• **What you need to do**:
Count the lines of the records below that contain the string "player", and give only that number.

-- START --

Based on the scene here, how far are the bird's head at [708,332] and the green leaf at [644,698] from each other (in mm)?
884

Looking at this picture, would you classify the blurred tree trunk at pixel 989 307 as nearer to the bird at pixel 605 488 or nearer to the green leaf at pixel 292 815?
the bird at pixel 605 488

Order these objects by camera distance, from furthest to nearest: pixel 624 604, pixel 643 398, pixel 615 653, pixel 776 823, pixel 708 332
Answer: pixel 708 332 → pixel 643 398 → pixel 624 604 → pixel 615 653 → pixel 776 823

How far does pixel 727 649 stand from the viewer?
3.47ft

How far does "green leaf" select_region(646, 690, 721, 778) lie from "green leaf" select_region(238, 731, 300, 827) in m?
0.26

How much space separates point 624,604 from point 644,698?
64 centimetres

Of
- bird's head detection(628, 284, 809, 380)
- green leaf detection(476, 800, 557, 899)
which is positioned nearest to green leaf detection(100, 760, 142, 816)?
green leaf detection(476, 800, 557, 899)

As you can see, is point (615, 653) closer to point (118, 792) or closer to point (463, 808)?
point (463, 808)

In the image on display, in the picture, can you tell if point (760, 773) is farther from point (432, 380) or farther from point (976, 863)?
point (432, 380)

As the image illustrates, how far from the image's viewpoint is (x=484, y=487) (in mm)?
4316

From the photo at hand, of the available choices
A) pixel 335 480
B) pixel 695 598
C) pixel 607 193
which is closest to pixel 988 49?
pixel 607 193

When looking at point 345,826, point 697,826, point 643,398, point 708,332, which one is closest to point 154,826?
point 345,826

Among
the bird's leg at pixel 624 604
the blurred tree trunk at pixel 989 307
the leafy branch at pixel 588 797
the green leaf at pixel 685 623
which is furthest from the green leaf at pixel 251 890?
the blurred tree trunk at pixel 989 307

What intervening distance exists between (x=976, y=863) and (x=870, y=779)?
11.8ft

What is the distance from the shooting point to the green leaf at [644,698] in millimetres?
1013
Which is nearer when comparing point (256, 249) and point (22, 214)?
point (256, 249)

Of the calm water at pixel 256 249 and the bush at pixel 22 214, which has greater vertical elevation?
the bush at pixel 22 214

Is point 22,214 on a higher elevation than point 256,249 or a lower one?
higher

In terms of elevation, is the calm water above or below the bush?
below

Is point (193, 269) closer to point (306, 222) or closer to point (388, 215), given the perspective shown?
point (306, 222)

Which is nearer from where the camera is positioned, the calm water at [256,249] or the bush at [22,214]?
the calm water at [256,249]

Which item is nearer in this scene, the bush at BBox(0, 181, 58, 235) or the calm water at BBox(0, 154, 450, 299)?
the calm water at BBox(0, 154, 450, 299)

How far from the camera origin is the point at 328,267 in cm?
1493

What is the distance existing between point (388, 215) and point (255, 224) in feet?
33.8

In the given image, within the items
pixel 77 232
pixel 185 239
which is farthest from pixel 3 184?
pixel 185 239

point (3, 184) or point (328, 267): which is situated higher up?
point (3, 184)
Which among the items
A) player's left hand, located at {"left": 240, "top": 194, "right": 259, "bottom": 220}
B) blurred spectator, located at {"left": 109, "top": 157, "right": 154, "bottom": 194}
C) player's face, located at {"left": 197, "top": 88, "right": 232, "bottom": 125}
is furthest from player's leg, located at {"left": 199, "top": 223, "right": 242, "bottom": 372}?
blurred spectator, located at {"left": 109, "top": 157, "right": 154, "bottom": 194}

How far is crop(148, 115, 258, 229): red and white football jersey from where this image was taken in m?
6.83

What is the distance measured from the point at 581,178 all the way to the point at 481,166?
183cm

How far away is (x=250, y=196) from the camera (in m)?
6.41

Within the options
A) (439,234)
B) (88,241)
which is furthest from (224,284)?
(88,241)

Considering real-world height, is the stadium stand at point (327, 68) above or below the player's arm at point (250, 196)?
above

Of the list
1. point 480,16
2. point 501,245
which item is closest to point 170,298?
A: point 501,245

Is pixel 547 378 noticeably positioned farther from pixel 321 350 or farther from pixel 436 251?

-- END --

• **Written answer**:
4